En la reunión, los paras ofrecieron al gobierno grabaciones clandestinas ordenadas por Don Berna, cuando todavía estaban en las cárceles colombianas, con las que el jefe paramilitar pretendía ganar beneficios a favor suyo, como la dilatación de su extradición. El gobierno aceptó las grabaciones, prestándose con ello al juego de los mafiosos de ultraderecha. "En medio de su enfrentamiento con la Corte Suprema de Justicia, el círculo íntimo del presidente Uribe llegó al extremo de conversar en secreto con los hombres del ex jefe paramilitar Don Berna", denunció la revista Semana.

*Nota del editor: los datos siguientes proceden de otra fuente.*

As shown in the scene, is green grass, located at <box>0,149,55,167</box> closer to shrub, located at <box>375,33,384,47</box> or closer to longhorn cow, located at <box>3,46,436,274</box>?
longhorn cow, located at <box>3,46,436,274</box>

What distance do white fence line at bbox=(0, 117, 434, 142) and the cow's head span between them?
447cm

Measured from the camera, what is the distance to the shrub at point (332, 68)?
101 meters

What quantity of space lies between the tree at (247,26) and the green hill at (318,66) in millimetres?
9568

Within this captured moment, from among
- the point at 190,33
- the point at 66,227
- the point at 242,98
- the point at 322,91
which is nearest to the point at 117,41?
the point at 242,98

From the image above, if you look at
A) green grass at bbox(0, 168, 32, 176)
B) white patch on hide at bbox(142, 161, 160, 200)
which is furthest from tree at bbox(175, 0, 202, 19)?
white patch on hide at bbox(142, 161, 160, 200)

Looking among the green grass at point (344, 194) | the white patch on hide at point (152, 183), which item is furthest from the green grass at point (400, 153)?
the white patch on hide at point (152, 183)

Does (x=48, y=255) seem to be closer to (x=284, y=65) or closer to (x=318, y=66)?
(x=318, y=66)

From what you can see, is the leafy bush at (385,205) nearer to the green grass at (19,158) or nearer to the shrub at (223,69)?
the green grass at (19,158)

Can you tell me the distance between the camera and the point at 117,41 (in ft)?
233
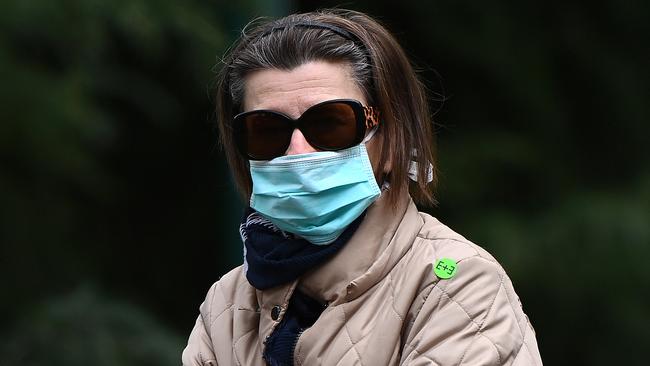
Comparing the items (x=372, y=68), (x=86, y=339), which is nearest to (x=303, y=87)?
(x=372, y=68)

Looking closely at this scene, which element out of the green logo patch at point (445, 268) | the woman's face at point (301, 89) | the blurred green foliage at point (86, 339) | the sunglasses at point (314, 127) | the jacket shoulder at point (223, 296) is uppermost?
the woman's face at point (301, 89)

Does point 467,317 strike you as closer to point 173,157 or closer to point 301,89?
point 301,89

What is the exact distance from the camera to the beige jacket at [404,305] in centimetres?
187

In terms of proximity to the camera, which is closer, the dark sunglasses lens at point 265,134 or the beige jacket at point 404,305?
the beige jacket at point 404,305

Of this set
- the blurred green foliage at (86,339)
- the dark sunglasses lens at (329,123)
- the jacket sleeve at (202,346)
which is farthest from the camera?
the blurred green foliage at (86,339)

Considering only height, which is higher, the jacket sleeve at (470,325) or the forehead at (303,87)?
the forehead at (303,87)

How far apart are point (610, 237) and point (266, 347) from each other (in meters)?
3.74

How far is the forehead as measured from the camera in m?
2.02

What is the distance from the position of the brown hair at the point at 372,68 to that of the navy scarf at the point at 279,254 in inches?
5.4

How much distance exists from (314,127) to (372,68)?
0.15 m

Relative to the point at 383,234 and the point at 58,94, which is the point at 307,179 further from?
the point at 58,94

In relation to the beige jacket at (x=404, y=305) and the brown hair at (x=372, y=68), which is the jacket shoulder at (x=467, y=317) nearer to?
the beige jacket at (x=404, y=305)

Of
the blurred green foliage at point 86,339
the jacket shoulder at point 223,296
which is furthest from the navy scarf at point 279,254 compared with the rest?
the blurred green foliage at point 86,339

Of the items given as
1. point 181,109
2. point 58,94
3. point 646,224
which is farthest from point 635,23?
point 58,94
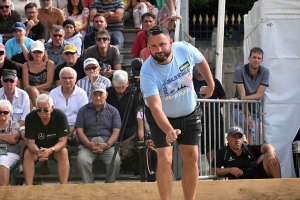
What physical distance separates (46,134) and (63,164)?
479 millimetres

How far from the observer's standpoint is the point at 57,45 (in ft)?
37.9

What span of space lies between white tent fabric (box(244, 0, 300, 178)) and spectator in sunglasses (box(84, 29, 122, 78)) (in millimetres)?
2153

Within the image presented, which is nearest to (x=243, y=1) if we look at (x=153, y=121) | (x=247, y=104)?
(x=247, y=104)

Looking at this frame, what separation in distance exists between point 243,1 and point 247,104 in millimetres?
10107

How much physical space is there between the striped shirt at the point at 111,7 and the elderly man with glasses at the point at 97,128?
8.31 ft

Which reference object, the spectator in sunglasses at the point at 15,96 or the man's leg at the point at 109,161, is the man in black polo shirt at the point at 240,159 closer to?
the man's leg at the point at 109,161

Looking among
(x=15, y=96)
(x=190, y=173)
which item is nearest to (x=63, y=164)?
(x=15, y=96)

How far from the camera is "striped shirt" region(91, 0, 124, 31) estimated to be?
1245cm

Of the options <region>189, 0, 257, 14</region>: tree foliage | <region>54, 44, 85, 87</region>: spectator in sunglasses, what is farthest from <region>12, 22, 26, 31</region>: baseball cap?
<region>189, 0, 257, 14</region>: tree foliage

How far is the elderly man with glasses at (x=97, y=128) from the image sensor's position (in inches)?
383

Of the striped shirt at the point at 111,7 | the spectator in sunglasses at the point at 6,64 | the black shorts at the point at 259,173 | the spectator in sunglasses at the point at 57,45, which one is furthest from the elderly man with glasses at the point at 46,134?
the striped shirt at the point at 111,7

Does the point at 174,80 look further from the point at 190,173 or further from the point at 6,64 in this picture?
the point at 6,64

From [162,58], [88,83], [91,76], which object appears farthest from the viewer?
[88,83]

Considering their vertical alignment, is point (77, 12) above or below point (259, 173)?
above
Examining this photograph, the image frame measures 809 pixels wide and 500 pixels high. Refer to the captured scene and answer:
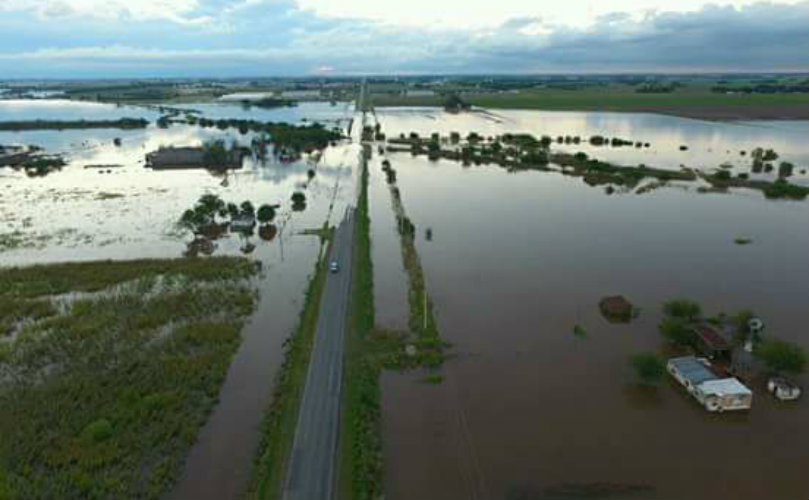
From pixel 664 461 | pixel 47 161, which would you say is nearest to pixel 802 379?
pixel 664 461

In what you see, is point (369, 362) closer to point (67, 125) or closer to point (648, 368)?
point (648, 368)

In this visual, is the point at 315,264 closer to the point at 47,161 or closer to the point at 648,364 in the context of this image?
the point at 648,364

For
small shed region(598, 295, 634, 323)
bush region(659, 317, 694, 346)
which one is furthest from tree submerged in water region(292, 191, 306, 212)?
bush region(659, 317, 694, 346)

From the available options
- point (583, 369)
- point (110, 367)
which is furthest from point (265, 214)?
point (583, 369)

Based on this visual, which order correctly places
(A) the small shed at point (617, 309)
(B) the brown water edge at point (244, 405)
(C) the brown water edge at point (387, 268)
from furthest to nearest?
(C) the brown water edge at point (387, 268) → (A) the small shed at point (617, 309) → (B) the brown water edge at point (244, 405)

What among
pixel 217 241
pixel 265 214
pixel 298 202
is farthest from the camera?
pixel 298 202

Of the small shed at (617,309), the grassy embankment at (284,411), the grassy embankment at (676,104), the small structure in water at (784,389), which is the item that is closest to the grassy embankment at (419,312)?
the grassy embankment at (284,411)

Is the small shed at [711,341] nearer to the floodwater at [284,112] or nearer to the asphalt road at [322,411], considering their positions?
the asphalt road at [322,411]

Ni Uribe ni sus funcionarios informaron del material a las autoridades judiciales. Allí se registran conversaciones entre un supuesto emisario de la Corte con el mismo abogado que visitó Palacio, y le hace tremendos ofrecimientos a cambio de información sobre políticos vinculados con el movimiento paramilitar. Pero la persona, según se confirmó después, no es ni ha sido funcionario de la Corte Suprema de Justicia. Y, además, en caso de recoger pruebas, según lo explicó la misma Corte a los medios ayer, se trataría de un proceso legal en medio de una investigación que adelantan desde hace ya dos años, la de la parapolítica. En este proceso han sido investigados más de 60 congresistas por tener vínculos con los paramilitares y haber firmado acuerdos con ellos. La mayoría son de las coaliciones uribistas. Entre ellos está el primo del presidente, Mario Uribe, cuya detención fue también motivo de alto enfrentamiento entre las partes.
Lo cierto es que Bogotá recibió las pruebas y guardó silencio, lo que, según el magistrado Francisco Ricaurte, presidente de la Corte, es muestra de que "aquí hay un complot de un sector del gobierno en alianza con los paramilitares para desacreditar a la Corte Suprema de Justicia". El magistrado dijo que las reuniones de funcionarios del gobierno de Uribe con los paras son "gravísimas". Pero Uribe dice que no. Que el encuentro buscaba reunir información sobre "el manejo del orden público", y con pruebas en mano, llamó en tono desafiante a los periodistas para confirmar que la entrada de los para a Palacio fue registrada y no clandestina. No fue el cómo, presidente –dijeron los comunicadores– sino el porqué y para qué. Complot y conspiración, lo llaman en la Corte Suprema.